Below are several records. Retype exactly those lines running from the one with "Dirty Adventure by XTombRaiderxx" through the one with "Kickstarter Bicycle Majestic", end lines included, and no others.

Records contained in a dataset:
################
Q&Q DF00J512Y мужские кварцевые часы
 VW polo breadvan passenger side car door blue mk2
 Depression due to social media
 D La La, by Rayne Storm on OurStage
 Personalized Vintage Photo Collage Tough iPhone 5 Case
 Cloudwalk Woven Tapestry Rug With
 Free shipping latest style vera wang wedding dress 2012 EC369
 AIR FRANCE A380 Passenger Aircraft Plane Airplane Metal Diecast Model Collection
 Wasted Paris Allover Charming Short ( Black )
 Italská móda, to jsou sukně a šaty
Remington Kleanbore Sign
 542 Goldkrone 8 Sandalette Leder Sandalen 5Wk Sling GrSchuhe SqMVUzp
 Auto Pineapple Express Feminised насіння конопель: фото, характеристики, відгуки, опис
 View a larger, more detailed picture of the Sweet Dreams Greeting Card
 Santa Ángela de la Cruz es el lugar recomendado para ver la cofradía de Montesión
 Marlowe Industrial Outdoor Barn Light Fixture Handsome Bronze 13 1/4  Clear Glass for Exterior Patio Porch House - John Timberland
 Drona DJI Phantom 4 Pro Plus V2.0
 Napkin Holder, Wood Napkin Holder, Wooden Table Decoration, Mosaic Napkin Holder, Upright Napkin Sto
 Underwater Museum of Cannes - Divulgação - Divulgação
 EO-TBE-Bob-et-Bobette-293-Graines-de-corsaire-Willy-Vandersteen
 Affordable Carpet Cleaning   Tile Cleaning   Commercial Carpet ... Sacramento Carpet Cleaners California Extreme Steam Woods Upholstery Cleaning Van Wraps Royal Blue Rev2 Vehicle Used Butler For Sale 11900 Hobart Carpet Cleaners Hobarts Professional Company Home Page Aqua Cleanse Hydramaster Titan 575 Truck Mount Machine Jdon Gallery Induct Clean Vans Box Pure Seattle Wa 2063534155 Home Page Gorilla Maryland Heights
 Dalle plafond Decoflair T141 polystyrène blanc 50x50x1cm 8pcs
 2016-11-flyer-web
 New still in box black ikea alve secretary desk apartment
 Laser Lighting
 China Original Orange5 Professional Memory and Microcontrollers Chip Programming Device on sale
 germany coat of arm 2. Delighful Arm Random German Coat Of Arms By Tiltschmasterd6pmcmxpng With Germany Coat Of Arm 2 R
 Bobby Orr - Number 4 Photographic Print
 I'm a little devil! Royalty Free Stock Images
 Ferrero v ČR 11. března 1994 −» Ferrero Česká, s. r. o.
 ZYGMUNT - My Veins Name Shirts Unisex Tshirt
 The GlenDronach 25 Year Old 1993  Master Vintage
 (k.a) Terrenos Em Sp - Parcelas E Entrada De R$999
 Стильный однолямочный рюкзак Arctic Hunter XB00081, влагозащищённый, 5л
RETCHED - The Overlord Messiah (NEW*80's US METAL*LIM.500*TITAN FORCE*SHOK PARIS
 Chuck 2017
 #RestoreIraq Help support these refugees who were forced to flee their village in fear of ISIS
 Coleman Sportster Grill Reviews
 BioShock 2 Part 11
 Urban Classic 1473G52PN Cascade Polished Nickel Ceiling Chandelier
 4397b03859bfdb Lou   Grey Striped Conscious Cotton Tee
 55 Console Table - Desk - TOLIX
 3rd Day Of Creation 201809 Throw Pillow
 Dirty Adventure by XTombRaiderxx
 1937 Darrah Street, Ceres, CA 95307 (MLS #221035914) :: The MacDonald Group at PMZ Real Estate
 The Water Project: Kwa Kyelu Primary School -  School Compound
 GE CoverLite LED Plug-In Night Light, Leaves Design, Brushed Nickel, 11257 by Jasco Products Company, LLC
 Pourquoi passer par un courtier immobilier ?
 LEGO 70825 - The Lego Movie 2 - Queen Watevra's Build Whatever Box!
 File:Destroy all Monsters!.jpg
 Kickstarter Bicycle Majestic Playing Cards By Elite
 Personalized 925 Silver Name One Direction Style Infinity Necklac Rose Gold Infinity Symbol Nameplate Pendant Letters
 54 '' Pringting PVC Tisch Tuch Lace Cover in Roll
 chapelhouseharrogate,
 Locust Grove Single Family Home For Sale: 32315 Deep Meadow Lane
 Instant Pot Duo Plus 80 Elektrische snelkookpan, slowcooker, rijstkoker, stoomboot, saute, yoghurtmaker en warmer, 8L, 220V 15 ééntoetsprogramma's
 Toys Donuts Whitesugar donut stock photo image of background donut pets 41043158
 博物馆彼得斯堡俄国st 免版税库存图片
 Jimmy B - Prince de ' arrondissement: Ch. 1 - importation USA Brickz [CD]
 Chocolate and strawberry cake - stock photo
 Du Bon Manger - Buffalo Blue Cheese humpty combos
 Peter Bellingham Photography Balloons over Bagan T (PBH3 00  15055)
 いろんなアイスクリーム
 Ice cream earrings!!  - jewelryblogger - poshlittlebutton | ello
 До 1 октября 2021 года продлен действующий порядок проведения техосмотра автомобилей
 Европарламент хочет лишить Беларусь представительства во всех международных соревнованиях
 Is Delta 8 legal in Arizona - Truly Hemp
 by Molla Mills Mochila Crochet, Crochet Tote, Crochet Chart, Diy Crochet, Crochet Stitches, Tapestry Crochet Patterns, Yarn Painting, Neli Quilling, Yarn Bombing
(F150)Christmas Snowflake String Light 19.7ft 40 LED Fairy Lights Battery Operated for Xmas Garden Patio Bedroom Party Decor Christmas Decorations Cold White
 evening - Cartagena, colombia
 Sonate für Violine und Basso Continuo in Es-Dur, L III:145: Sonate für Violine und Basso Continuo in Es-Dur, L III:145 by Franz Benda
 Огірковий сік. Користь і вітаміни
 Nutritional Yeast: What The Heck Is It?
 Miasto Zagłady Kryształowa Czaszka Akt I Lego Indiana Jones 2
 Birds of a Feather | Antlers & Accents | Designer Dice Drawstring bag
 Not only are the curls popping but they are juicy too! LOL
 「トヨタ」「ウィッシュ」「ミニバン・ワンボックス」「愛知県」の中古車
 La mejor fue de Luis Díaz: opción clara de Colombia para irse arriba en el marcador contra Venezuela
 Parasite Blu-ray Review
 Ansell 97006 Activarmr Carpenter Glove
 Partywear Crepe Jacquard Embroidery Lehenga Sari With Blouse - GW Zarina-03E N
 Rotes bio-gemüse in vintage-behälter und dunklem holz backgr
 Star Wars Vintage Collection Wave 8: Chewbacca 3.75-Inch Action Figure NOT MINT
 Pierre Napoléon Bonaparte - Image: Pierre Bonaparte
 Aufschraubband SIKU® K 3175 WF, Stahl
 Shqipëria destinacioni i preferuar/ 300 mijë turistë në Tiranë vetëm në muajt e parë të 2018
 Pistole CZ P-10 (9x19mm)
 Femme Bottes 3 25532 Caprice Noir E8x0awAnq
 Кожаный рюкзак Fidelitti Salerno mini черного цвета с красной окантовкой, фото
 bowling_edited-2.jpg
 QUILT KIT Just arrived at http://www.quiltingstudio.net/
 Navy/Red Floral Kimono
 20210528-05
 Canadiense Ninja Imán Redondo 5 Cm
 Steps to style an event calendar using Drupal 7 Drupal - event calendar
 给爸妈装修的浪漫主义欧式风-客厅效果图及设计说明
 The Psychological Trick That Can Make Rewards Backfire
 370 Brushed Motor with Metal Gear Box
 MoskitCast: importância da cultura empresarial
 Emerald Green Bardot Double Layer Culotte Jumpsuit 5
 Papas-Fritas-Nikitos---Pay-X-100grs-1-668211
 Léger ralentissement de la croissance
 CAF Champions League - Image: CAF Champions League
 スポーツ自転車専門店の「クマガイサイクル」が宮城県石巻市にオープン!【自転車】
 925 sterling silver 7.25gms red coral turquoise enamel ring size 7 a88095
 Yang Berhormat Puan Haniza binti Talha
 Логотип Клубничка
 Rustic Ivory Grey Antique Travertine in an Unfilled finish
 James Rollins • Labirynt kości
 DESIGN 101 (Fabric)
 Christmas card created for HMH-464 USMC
################
Worked solution:
 Dirty Adventure by XTombRaiderxx
 1937 Darrah Street, Ceres, CA 95307 (MLS #221035914) :: The MacDonald Group at PMZ Real Estate
 The Water Project: Kwa Kyelu Primary School -  School Compound
 GE CoverLite LED Plug-In Night Light, Leaves Design, Brushed Nickel, 11257 by Jasco Products Company, LLC
 Pourquoi passer par un courtier immobilier ?
 LEGO 70825 - The Lego Movie 2 - Queen Watevra's Build Whatever Box!
 File:Destroy all Monsters!.jpg
 Kickstarter Bicycle Majestic Playing Cards By Elite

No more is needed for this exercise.